» Instructions to follow: Reproduce the passage from the post on autism and failure below, starting with "When Finian was" and going on through "consumed by autism.", word for word.

Friday 11 November 2022

Autism & Failure

I am asleep.

Finian charges into my bedroom, leans down til our noses are touching and yells "DON'T WAKEN DADDY ZEBRA!!!!!"

I am less than amused.

Going back to sleep is an impossibility.

I plan to turn Daddy Zebra into a handbag and a funky pair of shoes.

Fuck Daddy Zebra.


We have tried hard not to allow Finian become the epicentre of our family.

We have failed so completely that I almost admire the magnitude of our failure.

We failed big.

We failed so big, we could have bridges and libraries built in it's name.

Our failure is so mountainous it could be spotted by bemused astronauts as a hulking mass of denial and rocky justifications.  Coincidentally at our house.

Failure Mountain.  You can't miss it.

It's HUGE.  Like, Kim Kardashian arse-huge.


I love nothing more than a little bit of light crucifixion to get the weekend going (I can't quite kill the catholic in me), but this is not an exercise in self-blaming.

It's calling it what it is.


When Finian was diagnosed at the age of 3, his sister Ellen was 7 and his brother Jimmy was 10.

I was advised by seasoned autism veterans to do everything possible to prevent our lives being consumed by autism.

I set about, with great energy and enthusiasm, doing the exact opposite.

Autism invaded and underscored everything.  Trying to resist autism is like trying to hold back the tide with your bare hands.  You get cold and tired, and drowning is inevitable.  Cheery, huh?


I failed Jimmy and Ellen by neglecting them, and I knew I was doing it while I was doing it.

I was devoured by a screaming, bolting, smearing, climbing, self-harming, insomniac dervish. At the same time, I was acutely aware I had two other children who were abruptly, and permanently, dispatched into a very distant second place.  I watched all this happen, powerless to change it.  Keeping one child alive trumped meeting the emotional needs of two others.  Knowing this cognitively does not make me feel better about it.

Sucks to be Jimmy and Ellen.

We talk about it, acknowledge their losses, and name the neurodivergent elephant in the room.

But with everything I've learned about attachment and trauma in my counselling degree, I know that they have been wounded.  Finian's siblings are the collateral damage of his autism.

Sucks for me that they'll choose my nursing home.

» Extracted entries:
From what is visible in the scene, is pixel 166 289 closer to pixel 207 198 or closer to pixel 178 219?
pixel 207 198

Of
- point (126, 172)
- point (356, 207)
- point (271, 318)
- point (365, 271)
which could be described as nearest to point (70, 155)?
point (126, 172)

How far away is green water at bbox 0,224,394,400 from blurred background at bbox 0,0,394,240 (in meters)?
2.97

* * *

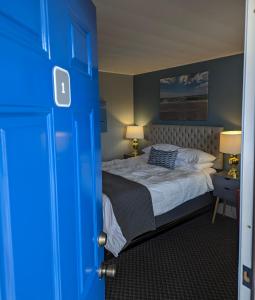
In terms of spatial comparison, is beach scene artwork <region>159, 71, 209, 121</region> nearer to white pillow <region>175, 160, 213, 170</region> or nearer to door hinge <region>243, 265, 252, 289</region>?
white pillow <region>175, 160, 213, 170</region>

» Written answer:
When Finian was diagnosed at the age of 3, his sister Ellen was 7 and his brother Jimmy was 10.

I was advised by seasoned autism veterans to do everything possible to prevent our lives being consumed by autism.